_TEXTE_:

◆ ◆ ◆ ◆ ◆ ◆ ◆

Comme d'autres objets théoriques, l'espace est une invention dont l'archéologie du sçavoir montre aisément la date récente et, peut-être, diront d'aucuns, la fin prochaine (1).
Dans le cadre du monde antique, le terme d'espace ne peut s'employer au singulier que si l'on sous-entend la pluralité des espaces parcourus par les mobiles en telles conditions. C'est à ce titre qu'il figure au Livre VI de la Physique d'Aristote (mêkos, pl. mêkê). Il n'y a d'espace que comme singulatif d'un pluriel présupposé. Cet « espace » antique désigne une grandeur continue susceptible d'être parcourue, en un temps fini, en vertu même de sa continuité ; celle-ci, comme établit le Livre III de la Physique, doit s'entendre au sens d'un infini en puissance, non d'un infini actuel. L'espace, entendu au sens d'un contenant qui enveloppe les substances individuelles, est étranger à la pensée antique, comme elle l'est à la pratique de ses peintres.

◆ ◆ ◆ ◆ ◆ ◆ ◆

_LISTE DES ENREGISTREMENTS_:
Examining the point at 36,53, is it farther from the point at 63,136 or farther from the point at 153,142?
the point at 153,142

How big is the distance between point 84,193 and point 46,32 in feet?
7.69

◆ ◆ ◆ ◆ ◆ ◆ ◆

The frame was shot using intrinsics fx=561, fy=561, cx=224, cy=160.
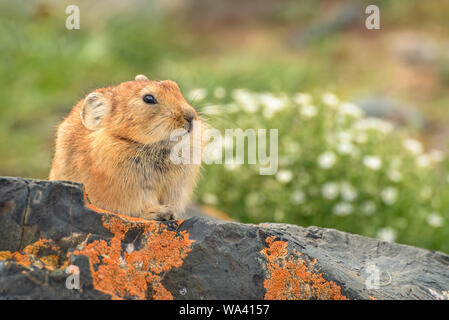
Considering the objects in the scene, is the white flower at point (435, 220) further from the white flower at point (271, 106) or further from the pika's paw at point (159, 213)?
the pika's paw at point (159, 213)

◆ ◆ ◆ ◆ ◆ ◆ ◆

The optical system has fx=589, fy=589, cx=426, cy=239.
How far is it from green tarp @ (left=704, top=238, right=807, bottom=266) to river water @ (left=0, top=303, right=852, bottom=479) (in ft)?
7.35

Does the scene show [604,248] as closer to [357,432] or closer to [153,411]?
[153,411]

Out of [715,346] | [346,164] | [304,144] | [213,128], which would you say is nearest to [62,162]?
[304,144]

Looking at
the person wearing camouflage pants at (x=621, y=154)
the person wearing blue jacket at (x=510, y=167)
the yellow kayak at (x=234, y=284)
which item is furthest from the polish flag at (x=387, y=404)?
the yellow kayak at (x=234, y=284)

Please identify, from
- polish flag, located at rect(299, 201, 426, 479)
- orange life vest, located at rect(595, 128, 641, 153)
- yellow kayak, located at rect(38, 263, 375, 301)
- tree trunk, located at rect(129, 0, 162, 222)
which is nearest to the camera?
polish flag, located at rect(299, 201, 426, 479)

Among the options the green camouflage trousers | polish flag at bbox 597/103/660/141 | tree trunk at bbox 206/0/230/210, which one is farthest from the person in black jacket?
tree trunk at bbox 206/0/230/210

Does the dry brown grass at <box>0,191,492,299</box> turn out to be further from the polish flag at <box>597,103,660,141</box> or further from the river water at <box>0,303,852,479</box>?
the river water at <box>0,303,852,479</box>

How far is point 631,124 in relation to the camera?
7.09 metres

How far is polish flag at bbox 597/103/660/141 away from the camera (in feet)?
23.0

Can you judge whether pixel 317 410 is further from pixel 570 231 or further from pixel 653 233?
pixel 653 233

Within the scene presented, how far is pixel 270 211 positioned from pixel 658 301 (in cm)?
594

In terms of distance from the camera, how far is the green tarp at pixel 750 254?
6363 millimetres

◆ ◆ ◆ ◆ ◆ ◆ ◆

_CONSIGNE_:
Poursuivez le texte sur l'espace dans la pensée antique en reprenant juste après sa dernière phrase.

_RÉPONSE RÉDIGÉE_:
Sans doute, comme souligne Erwin Panofsky, dans l'ouvrage fondamental qui inspire cette étude, « à Rome et en Campanie, nous trouvons des vues d'intérieur, des paysages et des vues de villes très élaborés qui nous mettent sans aucun doute en face d'un « espace apparemment tridimensionnel qui semble s'étendre indéfiniment derrière la surface peinte objectivement bidimensionnelle » ; et dans un exemple au moins, les célèbres Paysages de l'Odyssée de la Bibliothèque du Vatican, la comparaison d'Alberti concernant la fenêtre a été devancée concrètement puisqu'une étendue continue de paysage est vue dans un encadrement de pilastres simulés. » (2).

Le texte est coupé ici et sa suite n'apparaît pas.